Et de grandes divisions au sein de la coalition.
“Oui. Et ce qui est étrange, c’est que l’arrêt du Conseil d’État sur l’azote avait déjà été rendu six mois plus tôt, mais ce qu’il signifiait n’est devenu clair que bien plus tard. Aussi au cabinet. J’ai dit : c’est une très grande déclaration, nous devons en faire quelque chose. Et lorsqu’il est devenu peu à peu évident qu’il fallait arrêter d’accorder toutes sortes de permis, un cocktail toxique s’est créé.»
Vous faites référence au député Tjeerd de Groot du D66, qui a déclaré que le cheptel devait être réduit de moitié ?
« Quand vous dites cela, les gens entendent : la paysannerie doit être réduite de moitié. En politique, nous formulons souvent d’une manière qui ne facilite pas la solution.»
J’ai demandé à Rutte : certaines personnes n’ont pas d’ennuis par leur propre faute, n’est-ce pas ? Pouvez-vous également le voir de cette façon ?

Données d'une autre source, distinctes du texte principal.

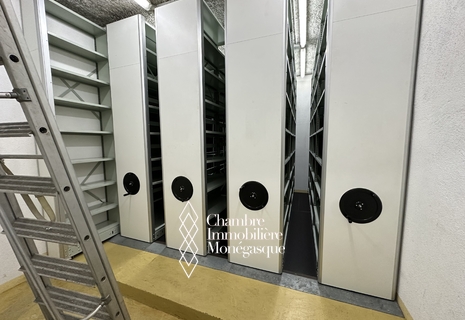 Grande cave avec rangements – Résidence Métropole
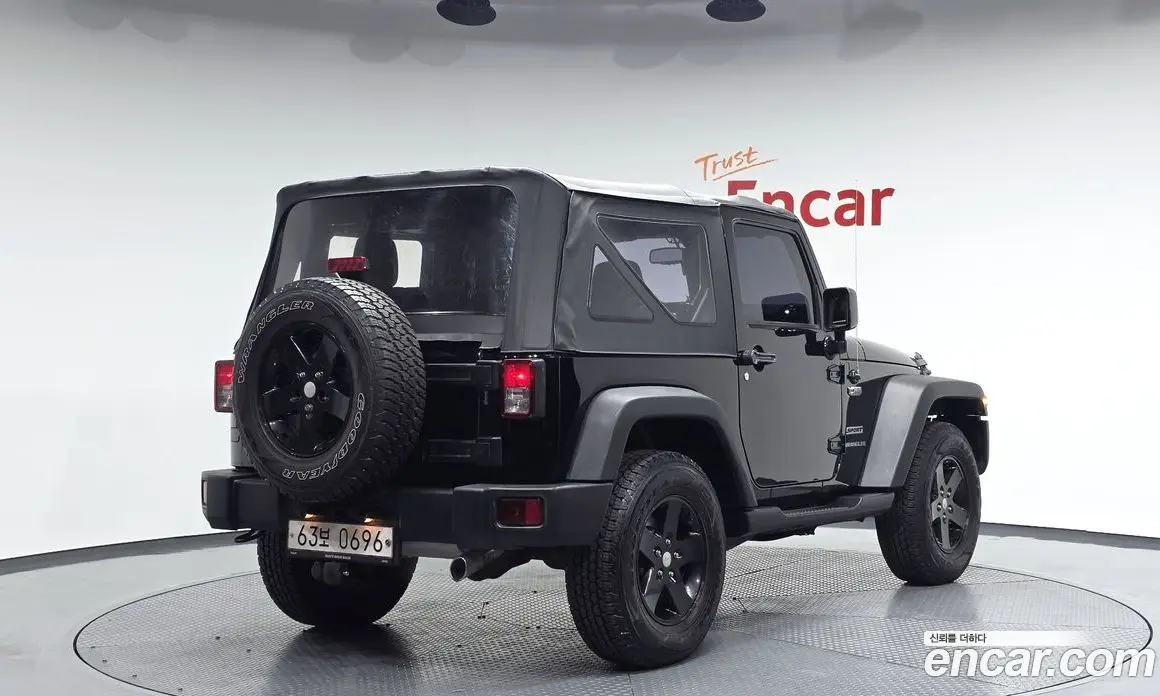 Jeep Wrangler 2016 3.6 автомат (гидро), фото 2 Jeep Wrangler 2016 3.6 автомат (гидро), фото 2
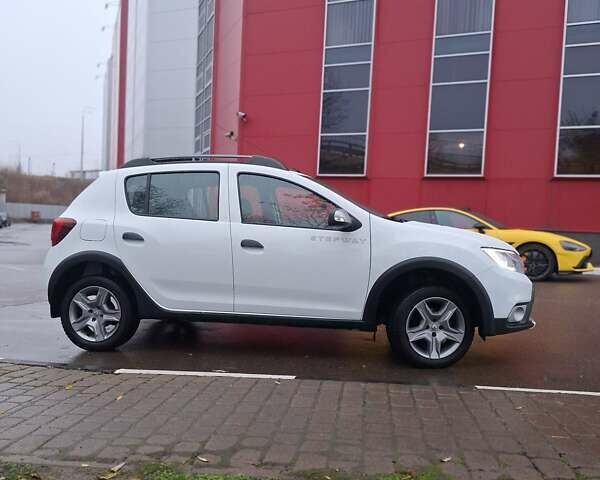 Белый Рено Сандеро СтэпВэй, объемом двигателя 1.46 л и пробегом 136 тыс. км за 9950 $, фото 1 на Automoto.ua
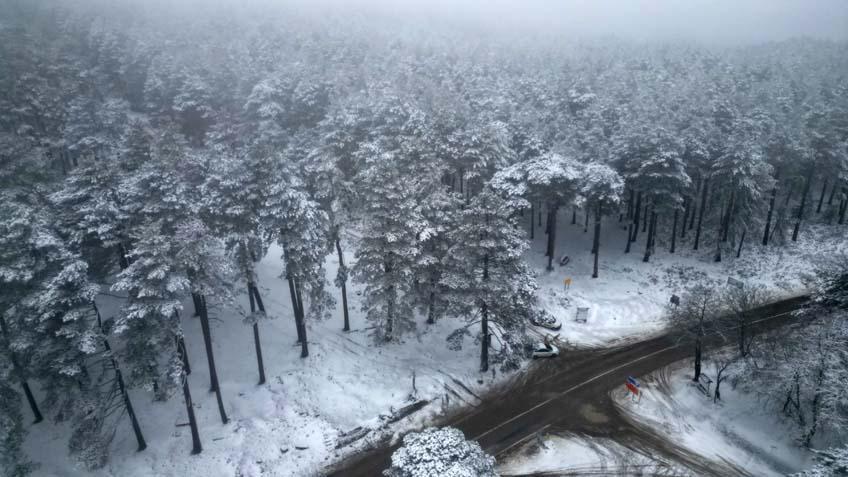 Kar yağışı 15 gündür devam ediyor Hayat durdu, yollar kapandı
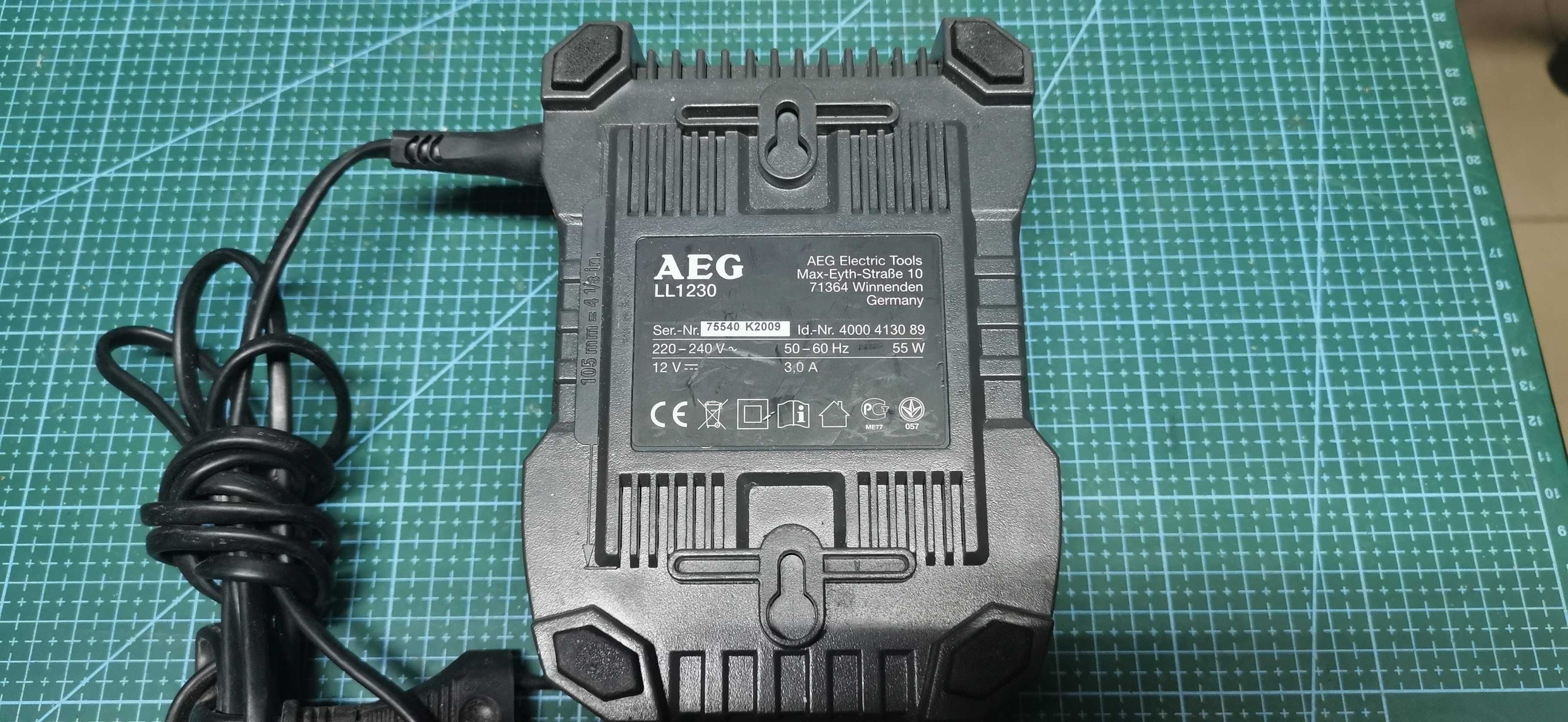 Incarcator/charger AEG LL1230 (12V/3A)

Pensez-vous que cette déclaration a accru la polarisation aux Pays-Bas ?
« J’ai toujours essayé d’être clair dans mes déclarations. Cela ne sert à rien de faire des petits pains sucrés. Mais vous devez inclure des gens dans votre histoire et être prêt à les écouter.
Est-ce encore possible dans la politique de La Haye alors que vous la laissez de côté ?
« La politique s’est durcie. Ce qui se dit actuellement dans les débats à la Chambre des représentants… Quand j’étais à la Chambre, il était question de « Sois normal, mec » de Geert Wilders. On était complètement bluffés par ça à l’époque, c’était l’ouverture Actualités NOS.»
Peut-on faire quelque chose contre ce durcissement, pensez-vous ? Par exemple autour du conflit de Gaza ?
« J’ai assisté à deux reprises à une réunion en Israël, organisée par une organisation appelée Combattants pour la paix. » Schouten a vécu en Israël pendant un certain temps et a un fils à moitié israélien, qu’elle a élevé seule. « Là-bas, ils commémorent les victimes israéliennes et palestiniennes du conflit. C’est très chargé. La première fois que j’y suis allée, il y avait deux femmes sur scène, une mère palestinienne et une mère israélienne. Ils pleuraient tous les deux parce qu’ils avaient tous deux perdu un enfant. Et c’est eux qui se comprenaient le mieux. C’est l’image que j’essaie toujours de garder à l’esprit. Comme il est important que vous continuiez à essayer de vous comprendre, de continuer à vous parler. Et je souhaite vraiment au nouveau cabinet qu’il réussisse. Et qu’ils sont là pour tout le monde aux Pays-Bas.
Et qu’en pensez-vous, ce cabinet réussira-t-il ?
« Je ne peux encore rien dire à ce sujet. Et c’était aussi notre travail, n’est-ce pas, de faire comprendre aux gens qu’il faut continuer à se voir, qu’il faut continuer à se parler. Nous n’avons pas pu le faire à plusieurs reprises. Pendant la période du coronavirus, nous nous sommes développés en tant que société. C’est donc une tâche pour chaque homme politique, à tous les niveaux, de s’écouter et d’avoir une réflexion critique sur soi-même.»
Le ferez-vous bientôt en tant que maire de Rotterdam ? C’est un secret de polichinelle que vous êtes intéressé.
« J’espère que Rotterdam aura un bon maire. C’est une ville merveilleuse. Honnête, sans fioriture. J’aime vraiment vivre là-bas.
Êtes-vous pour Feyenoord?
« Notre maison est un peu divisée. Mon fils est un grand joueur de Feyenoord, je suis plutôt favorable au Sparte. J’ai écrit ma thèse de doctorat sur Sparte, je me sens toujours heureux quand ils gagnent.